Our former president’s handling of the pandemic resulted in over a million excess deaths and other public policy failures. His policies primarily benefited the ultra-wealthy. He acts the part of a leader despite a lack of tangible accomplishments. (If you credit him with the stimulus checks, remember he merely put his branding on them while holding up payments to needy families). His proposed policies for his next administration will cause a recession, if not depression, institute nationwide death panels for pregnant women, create a complex of concentration camps, and tear millions of families apart. Yet, his authoritative style places him in contention to be one of the most powerful leaders in the world.
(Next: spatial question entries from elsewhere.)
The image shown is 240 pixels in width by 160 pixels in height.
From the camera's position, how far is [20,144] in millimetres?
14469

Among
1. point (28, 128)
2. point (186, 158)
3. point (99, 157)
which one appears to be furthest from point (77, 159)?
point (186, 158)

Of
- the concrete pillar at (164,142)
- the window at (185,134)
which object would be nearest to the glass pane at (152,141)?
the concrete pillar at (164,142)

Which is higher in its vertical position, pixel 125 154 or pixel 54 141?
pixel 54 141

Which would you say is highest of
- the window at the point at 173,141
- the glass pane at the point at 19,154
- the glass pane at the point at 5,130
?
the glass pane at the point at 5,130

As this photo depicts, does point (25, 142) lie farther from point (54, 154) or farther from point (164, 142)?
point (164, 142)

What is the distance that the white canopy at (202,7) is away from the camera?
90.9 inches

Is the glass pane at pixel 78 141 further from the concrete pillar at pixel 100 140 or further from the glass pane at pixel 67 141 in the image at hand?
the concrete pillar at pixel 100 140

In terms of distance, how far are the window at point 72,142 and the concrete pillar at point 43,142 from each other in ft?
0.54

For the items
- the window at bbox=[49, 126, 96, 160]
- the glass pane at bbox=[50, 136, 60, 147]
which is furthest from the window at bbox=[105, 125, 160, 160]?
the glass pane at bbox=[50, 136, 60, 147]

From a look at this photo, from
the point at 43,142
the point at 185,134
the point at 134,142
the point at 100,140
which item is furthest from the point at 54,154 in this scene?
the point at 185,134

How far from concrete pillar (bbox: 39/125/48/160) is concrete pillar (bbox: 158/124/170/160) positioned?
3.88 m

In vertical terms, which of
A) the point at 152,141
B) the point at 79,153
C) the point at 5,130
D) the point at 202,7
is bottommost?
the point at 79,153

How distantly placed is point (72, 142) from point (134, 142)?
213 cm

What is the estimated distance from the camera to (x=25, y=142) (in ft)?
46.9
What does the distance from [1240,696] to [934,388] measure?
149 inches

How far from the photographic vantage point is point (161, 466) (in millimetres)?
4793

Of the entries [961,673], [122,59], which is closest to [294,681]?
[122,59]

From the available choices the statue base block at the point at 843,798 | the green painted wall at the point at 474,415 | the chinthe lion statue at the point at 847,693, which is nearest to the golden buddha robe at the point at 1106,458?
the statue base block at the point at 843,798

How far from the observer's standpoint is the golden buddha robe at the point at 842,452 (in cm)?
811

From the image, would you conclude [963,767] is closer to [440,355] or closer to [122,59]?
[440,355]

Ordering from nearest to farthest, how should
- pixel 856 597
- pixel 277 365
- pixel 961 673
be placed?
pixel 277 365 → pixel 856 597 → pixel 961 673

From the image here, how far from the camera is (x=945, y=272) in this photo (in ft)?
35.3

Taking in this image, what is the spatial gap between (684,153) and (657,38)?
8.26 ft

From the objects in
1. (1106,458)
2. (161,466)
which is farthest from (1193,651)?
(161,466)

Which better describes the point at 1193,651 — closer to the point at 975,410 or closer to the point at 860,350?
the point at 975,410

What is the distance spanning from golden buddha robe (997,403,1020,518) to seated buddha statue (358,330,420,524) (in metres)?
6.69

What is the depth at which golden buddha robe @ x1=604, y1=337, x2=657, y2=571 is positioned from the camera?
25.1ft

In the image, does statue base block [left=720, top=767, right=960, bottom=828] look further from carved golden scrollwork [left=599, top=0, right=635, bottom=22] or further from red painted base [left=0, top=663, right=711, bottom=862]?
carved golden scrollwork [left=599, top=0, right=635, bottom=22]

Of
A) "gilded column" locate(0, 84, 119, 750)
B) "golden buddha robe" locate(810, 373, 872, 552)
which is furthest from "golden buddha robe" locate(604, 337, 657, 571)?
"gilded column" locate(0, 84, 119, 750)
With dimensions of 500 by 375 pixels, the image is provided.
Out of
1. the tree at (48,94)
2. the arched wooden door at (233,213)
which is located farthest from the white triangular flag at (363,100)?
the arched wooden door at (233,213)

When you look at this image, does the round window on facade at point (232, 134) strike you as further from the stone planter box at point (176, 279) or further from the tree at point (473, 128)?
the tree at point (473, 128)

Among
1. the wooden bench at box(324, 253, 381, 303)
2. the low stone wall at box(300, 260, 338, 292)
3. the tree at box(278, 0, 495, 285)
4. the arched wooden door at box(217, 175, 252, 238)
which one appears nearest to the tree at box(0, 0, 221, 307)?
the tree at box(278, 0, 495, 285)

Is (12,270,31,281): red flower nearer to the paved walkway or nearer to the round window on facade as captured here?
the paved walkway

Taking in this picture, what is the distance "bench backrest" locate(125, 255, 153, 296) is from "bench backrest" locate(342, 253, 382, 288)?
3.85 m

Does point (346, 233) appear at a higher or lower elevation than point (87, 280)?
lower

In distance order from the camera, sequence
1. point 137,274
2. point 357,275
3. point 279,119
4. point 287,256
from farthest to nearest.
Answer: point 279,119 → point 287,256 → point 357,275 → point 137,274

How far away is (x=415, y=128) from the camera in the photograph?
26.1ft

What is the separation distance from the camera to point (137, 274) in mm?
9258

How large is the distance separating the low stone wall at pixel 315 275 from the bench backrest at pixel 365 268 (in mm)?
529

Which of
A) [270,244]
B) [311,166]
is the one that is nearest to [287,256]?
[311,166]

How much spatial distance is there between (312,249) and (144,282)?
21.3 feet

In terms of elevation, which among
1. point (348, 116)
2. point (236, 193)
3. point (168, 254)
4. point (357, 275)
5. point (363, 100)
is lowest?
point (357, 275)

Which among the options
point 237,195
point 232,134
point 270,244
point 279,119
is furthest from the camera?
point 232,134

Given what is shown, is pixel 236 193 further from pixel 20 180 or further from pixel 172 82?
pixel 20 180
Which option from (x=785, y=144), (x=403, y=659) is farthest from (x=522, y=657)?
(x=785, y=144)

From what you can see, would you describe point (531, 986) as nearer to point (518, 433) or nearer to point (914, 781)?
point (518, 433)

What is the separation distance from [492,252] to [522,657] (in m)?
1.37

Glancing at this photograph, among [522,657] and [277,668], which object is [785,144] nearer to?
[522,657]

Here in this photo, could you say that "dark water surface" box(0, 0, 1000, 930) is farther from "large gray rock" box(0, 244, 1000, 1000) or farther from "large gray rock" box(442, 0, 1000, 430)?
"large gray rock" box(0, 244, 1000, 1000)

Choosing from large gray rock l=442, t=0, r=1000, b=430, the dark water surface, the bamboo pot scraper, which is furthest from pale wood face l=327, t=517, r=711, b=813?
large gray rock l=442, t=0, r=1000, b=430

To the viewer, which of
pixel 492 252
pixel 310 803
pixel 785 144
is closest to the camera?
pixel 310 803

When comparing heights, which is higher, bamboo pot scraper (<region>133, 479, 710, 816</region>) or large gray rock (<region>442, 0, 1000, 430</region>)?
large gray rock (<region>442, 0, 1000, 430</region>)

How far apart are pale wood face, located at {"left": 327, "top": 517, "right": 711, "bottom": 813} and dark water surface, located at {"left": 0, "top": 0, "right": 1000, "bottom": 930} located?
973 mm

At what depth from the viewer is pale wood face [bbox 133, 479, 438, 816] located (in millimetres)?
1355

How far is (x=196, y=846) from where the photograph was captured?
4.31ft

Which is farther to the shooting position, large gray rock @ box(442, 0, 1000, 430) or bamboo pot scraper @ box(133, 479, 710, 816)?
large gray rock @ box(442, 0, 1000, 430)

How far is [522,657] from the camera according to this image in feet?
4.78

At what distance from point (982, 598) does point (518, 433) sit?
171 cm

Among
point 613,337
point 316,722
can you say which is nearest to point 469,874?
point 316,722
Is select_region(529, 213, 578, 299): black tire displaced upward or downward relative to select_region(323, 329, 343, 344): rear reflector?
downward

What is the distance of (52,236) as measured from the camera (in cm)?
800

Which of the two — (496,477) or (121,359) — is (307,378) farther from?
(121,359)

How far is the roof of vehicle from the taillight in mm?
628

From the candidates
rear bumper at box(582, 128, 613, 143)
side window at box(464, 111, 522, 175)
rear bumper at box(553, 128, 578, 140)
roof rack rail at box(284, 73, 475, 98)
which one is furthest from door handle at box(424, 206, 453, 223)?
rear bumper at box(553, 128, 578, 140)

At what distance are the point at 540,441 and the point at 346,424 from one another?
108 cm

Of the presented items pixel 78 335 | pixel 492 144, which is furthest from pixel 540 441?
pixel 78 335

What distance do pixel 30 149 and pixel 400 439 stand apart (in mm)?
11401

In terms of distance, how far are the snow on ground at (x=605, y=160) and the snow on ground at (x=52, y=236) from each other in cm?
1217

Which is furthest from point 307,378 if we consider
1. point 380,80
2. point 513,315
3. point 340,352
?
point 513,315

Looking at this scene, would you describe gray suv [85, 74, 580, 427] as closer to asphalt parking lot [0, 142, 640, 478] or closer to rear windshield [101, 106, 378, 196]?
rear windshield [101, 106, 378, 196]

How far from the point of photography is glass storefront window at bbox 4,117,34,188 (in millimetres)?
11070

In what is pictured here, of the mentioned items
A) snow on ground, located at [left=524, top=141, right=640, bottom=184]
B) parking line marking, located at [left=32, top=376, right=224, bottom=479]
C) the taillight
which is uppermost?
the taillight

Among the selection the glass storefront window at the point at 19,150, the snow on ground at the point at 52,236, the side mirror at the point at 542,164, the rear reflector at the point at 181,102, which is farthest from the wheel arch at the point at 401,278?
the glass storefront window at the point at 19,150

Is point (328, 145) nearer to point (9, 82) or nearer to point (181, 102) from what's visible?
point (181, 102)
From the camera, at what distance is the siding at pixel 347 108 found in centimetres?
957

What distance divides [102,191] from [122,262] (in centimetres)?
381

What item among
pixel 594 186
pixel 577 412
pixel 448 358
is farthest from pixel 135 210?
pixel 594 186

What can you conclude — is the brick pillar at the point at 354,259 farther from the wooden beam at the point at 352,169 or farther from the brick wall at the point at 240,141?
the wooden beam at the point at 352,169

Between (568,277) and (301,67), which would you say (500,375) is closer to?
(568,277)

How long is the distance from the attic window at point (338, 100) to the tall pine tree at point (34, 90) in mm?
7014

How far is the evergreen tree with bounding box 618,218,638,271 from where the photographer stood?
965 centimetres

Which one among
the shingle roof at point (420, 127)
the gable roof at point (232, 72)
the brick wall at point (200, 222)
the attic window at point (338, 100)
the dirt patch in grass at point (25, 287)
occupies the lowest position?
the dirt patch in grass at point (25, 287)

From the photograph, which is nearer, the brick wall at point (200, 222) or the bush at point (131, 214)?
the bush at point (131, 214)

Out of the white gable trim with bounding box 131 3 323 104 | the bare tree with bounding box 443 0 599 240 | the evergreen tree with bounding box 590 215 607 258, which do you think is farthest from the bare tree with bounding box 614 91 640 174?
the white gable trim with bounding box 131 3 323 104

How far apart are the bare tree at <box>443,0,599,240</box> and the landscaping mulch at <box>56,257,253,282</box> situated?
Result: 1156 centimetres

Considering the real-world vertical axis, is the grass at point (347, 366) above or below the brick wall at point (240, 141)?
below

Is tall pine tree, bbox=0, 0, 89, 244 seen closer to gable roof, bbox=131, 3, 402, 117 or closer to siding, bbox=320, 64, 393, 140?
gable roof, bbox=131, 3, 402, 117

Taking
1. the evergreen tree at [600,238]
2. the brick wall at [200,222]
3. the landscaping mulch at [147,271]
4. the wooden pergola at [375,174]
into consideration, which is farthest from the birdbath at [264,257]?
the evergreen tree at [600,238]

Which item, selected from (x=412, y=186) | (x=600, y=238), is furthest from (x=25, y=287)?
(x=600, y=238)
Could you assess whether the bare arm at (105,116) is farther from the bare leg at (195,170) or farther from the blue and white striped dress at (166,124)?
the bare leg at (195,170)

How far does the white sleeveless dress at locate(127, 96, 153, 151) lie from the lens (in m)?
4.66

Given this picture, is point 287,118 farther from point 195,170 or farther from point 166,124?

On the other hand, President Biden and his administration have made heroic efforts to stabilize the economy, making it a leading economy coming out of the pandemic. His achievements have been compared to those of Lyndon Johnson. President Biden has also been visiting war zones, commemorating our military, and uniting foreign governments for America’s benefit. Yet, his affect is used against him.
We have an 81-year-old running in an election starting in a few months against someone eager to take us back to 1881 – or even 1681, given his stance on presidential immunity. I’ll take the 81-year-old living in 2024 and building for the future over someone trying to send us back to a period that never really existed. There’s no such time machine. It’s as foolish as chasing a rainbow for a pot of gold.
Measuring By the Content of Their Character
What can we do? When people have little information to go on or no yardstick to use as a measure, they’ll accept appearances. However, with these two candidates, we have a ton of information. If we want a society that judges people on the content of their character and not appearances, let’s start by judging people based on the content of their character. Our former president’s character has been demonstrated as lacking by his own Vice President (whom he didn’t seem to mind potentially being hanged) and in substantial civil and criminal judgments. Should President Biden step down from his nomination, I would argue that almost any other opponent should be able to meet and far exceed the low threshold for character set by our former president.
To voters, I’d caution: our former president has had the luxury of looking good after a four-year vacation. In November, I hope the voters will send a clear message that his vacation is permanent.